Mais j’ai beau fouinasser, je suis bredouille. Il existe de très vagues marques de chaussures inscrites dans la moquette épaisse, et tout ce que je peux déceler, c’est qu’il y en a de différentes, dont les nôtres. Il faudrait une équipe du labo pour essayer de les décrypter, et encore cela ne donnerait pas grand-chose.

— Antoine !

Il est dans l’encadrement de la porte. Ne lui manque qu’une lance pour ressembler à un garde du corps du roi Zigouli-Zigoula.

— Viens voir !

Je me relève.

C’est dans la salle de bains que ça se passe. M. Blanc me désigne la baignoire où un petit vieillard nu est mort noyé dans une eau qui a dû être mousseuse mais qui n’est plus que vert émeraude.

— M. Casimir Lemercier, présente mon poteau noir.

— Comment le sais-tu ?

— Va voir dans sa chambre, il y a plein de photos de lui qui le représentent depuis le jour de son mariage jusqu’à celui où on l’a fait officier de la Légion d’honneur. Colonel ! Veuf, si j’en crois le portrait de son épouse en haut duquel on a fixé un brin de buis.

Je mate le vieillard dont les côtes saillent. Il est mal rasé. Son pyjama jaune devant est accroché à une patère de la salle de bains, ainsi que sa robe de chambre écossaise. Des charentaises font le pied de grue en attendant Godot.

— Mort naturelle après qu’on lui eut maintenu la tête immergée, ricane M. Blanc.

Quelqu’un a sonné chez le colon qui devait vivre, seul, une existence de grabataire nanti. On devait avoir un bon prétexte puisqu’il a déponné. Le neutraliser et le noyer dans sa baignoire n’ont constitué qu’un exercice de style pour ses visiteurs.

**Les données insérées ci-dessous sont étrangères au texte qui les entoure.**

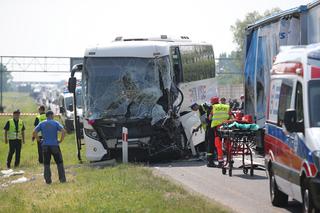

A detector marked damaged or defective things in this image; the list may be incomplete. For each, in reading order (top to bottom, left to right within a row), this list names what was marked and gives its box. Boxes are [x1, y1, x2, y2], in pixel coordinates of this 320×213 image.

shattered windshield [84, 56, 171, 121]
damaged bus panel [72, 35, 218, 161]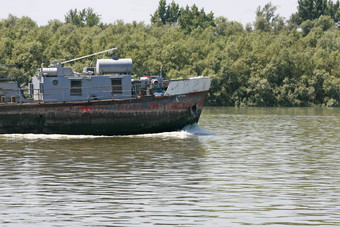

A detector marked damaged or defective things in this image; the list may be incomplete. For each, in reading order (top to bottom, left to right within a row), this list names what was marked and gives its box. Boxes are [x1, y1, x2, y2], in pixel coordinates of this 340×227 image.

Des gens qui n’ont pas froid aux yeux !

Pourquoi sont-ils partis en abandonnant le fusil à lunette ? Jérémie a-t-il raison quand il évoque une mise en scène ?

Je téléphone à la permanence de la Grande Taule et donne des instructions pour qu’on radine dare-dare. Cette enquête me tient à cœur, sans doute à cause de cet appel téléphonique saugrenu qui m’y a bon gré mal gré impliqué ?

— Retourne à ta sauterie ! ordonné-je à Jérémie. Il est inutile que les mecs de la Crime te voient ici dans cet accoutrement à la con. Tu crois qu’un jour tu seras vraiment civilisé ? Malgré ton doctorat en lettres et ta thèse sur Montaigne, je trouve que ton éducation occidentale fait des couacs ! Cela dit, ils ajoutent à ton charme, vieux chimpanzé.

Il hausse les épaules et part retrouver la bistounette ensanglantée de Népomucène, son négrillon de l’année.

Des qui en sont asphyxiés en le voyant, ce sont les gens d’à côté. Depuis ma visite, ils ne se sont pas rendormis et sortent sur le palier au moment où le guerrier se casse.

Ils croient avoir une hallucination.

— C’est le malfaiteur que vous recherchiez ? me demande le mari.

— Non. Il s’agit d’un de mes hommes qui se prodigue dans une secte noire qu’il a infiltrée, les rassuré-je. Cela dit, il y a eu des drames dans l’appartement contigu au vôtre. Des renforts vont arriver et vous allez être questionnés ; n’en concevez ni crainte ni mauvaise humeur : la routine policière.